* Textausschnitt

Zeichnung: Jiří Bernard

Heute vor 30 Jahren wurde das mitteleuropäische Staatenbündnis aus Ungarn, Polen und damals noch der Tschechoslowakei gegründet. Doch die ursprünglichen gemeinsamen Ziele der mitteleuropäischen Staaten haben sich in ihr Gegenteil verkehrt.

Visegrád ist ein mystischer aber eigentlich schrecklich trauriger Ort. Von der prächtigen Burg, dem noch schöneren gotischen Palast am Donauufer, blieben nur Ruinen. Ihre Mächtigkeit zeugt bis heute von der Größe und Reife des Ungarischen Königreiches in der Zeit vor dem Einfall der Osmanen und zugleich, wie wenig davon erhalten blieb. In Visegrád trafen sich 1335 drei mitteleuropäische Könige: der ungarische König Karl Robert von Anjou, Spross einer berühmten französischen oder wenn Sie so wollen, westeuropäischen Dynastie, der böhmische König Johann von Luxemburg sowie der Pole Kasimir der Große. Das Ergebnis ihres Vertrages sollte ewiger Frieden zwischen ihren Königreichen sein. Dazu kam es dann auch tatsächlich. Der Vertrag sollte die Basis für das goldene Zeitalter Mitteleuropas legen, an den in Tschechien vor allem die Herrschaft Karls des IV. erinnert.

* Aufgaben
(a) Beantworte mithilfe des Textes über Visegrád diese Fragen:
(i) In welchem Jahr trafen sich die drei Könige in Visegrád?
(ii) Welche Staaten gründeten vor 30 Jahren das mitteleuropäische Staatenbündnis?
(iii) Was sollte das Ergebnis des Vertrages der Könige sein?
(b) Stimmen diese Aussagen mit dem Text über Visegrád überein? Antworte jeweils mit Ja oder Nein und zitiere die entscheidenden Worte.
(i) Der böhmische König war Kasimir der Große.
(ii) Von der Burg in Visegrád sind nur Ruinen übrig geblieben.
(iii) Der vereinbarte ewige Frieden kam tatsächlich zustande.
(c) Führe den Text über Visegrád nach seinem letzten Satz weiter.
Die Zeilen haben mit dem Text über Visegrád nichts zu tun.

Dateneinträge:
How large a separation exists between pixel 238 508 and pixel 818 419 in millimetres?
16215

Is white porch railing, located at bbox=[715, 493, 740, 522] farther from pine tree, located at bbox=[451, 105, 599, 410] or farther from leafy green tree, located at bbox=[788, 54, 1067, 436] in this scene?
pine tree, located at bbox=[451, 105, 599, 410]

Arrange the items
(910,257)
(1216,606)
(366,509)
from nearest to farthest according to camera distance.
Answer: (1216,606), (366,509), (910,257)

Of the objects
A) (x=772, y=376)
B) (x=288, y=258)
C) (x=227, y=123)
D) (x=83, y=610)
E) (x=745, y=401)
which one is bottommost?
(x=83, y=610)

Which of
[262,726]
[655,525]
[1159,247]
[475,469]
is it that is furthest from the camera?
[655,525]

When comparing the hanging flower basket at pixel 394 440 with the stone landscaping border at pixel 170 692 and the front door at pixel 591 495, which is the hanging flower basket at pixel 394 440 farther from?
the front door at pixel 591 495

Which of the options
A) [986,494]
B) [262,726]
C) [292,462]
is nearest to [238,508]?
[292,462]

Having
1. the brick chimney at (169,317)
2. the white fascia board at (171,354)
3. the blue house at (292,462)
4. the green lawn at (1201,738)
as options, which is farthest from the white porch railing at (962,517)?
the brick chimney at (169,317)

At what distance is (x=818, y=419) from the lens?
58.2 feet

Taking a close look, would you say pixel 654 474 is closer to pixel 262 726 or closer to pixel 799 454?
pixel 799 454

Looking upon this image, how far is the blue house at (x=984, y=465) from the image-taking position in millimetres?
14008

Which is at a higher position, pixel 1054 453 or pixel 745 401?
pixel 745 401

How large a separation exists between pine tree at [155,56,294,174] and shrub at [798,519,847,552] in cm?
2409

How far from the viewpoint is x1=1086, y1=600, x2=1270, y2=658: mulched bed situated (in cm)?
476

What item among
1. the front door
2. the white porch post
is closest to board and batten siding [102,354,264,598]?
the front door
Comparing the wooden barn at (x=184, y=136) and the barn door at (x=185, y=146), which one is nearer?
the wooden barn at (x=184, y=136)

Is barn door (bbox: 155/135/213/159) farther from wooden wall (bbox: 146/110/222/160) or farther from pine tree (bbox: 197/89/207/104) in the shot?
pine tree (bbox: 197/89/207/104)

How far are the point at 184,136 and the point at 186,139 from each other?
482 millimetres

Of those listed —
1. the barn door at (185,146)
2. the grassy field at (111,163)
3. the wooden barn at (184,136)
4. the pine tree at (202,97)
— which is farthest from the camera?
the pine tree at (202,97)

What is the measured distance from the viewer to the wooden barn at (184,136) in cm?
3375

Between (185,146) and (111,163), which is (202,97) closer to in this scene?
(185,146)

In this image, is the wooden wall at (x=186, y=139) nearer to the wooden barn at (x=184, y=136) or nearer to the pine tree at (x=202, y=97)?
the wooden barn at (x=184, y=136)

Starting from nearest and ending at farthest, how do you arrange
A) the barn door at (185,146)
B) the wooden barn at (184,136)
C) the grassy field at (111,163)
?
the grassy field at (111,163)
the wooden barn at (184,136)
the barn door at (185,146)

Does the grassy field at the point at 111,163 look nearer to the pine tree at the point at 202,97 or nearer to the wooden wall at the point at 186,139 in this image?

* Ergebnisse
(a)
(i) 1335
(ii) Ungarn, Polen und die damalige Tschechoslowakei
(iii) Ewiger Frieden zwischen ihren Königreichen

(b)
(i) Nein: „der böhmische König Johann von Luxemburg sowie der Pole Kasimir der Große“
(ii) Ja: „Von der prächtigen Burg, dem noch schöneren gotischen Palast am Donauufer, blieben nur Ruinen.“
(iii) Ja: „Dazu kam es dann auch tatsächlich.“

(c)
Mitteleuropa wollte in den Westen

Am 15. Februar, also noch zehn Tage bevor das Ostblock-Militärbündnis Warschauer Vertrag abgeschafft wurde, trafen sich in der Burgruine drei Oberhäupter der ehemals kommunistischen Staaten Tschechoslowakei, Polen und Ungarn. Der tschechoslowakische Präsident Václav Havel, der polnische Präsident Lech Walesa und für Ungarn nicht Präsident Árpád Gönz sondern Ministerpräsident József Antall.

Dieses Treffen war eminent wichtig, denn die Staaten der Visegrád-Drei, wie sie damals bald genannt wurden, hatten gemeinsame strategische Interessen. Das wichtigste war, so schnell als möglich alle Organisationen aufzulösen, die die Staaten noch an Moskau banden. Das war neben dem Warschauer Vertrag und dem Abzug der Sowjetarmee auch der Rat für gegenseitige Wirtschaftshilfe (RGW).

Nachdem diese Bande zerschnitten waren begann der sehr lange Weg Mitteleuropas in die Europäische Union und die NATO, ein Weg, der noch länger gewesen wäre, wenn die drei Staaten, die nach der Auflösung der Tschechoslowakei Visegrád-Vier genannt wurden, nicht zusammengearbeitet hätten. Auch wenn der Staatenbund mit dem Machtantritt des autoritären Regimes von Vladimír Mečiar in der Slowakei für fünf Jahre pausierte, gelang es, mit der mitteleuropäischen Freihandelszone CEFTA wenigstens bessere Bedingungen für den gemeinsamen Handel zu schaffen.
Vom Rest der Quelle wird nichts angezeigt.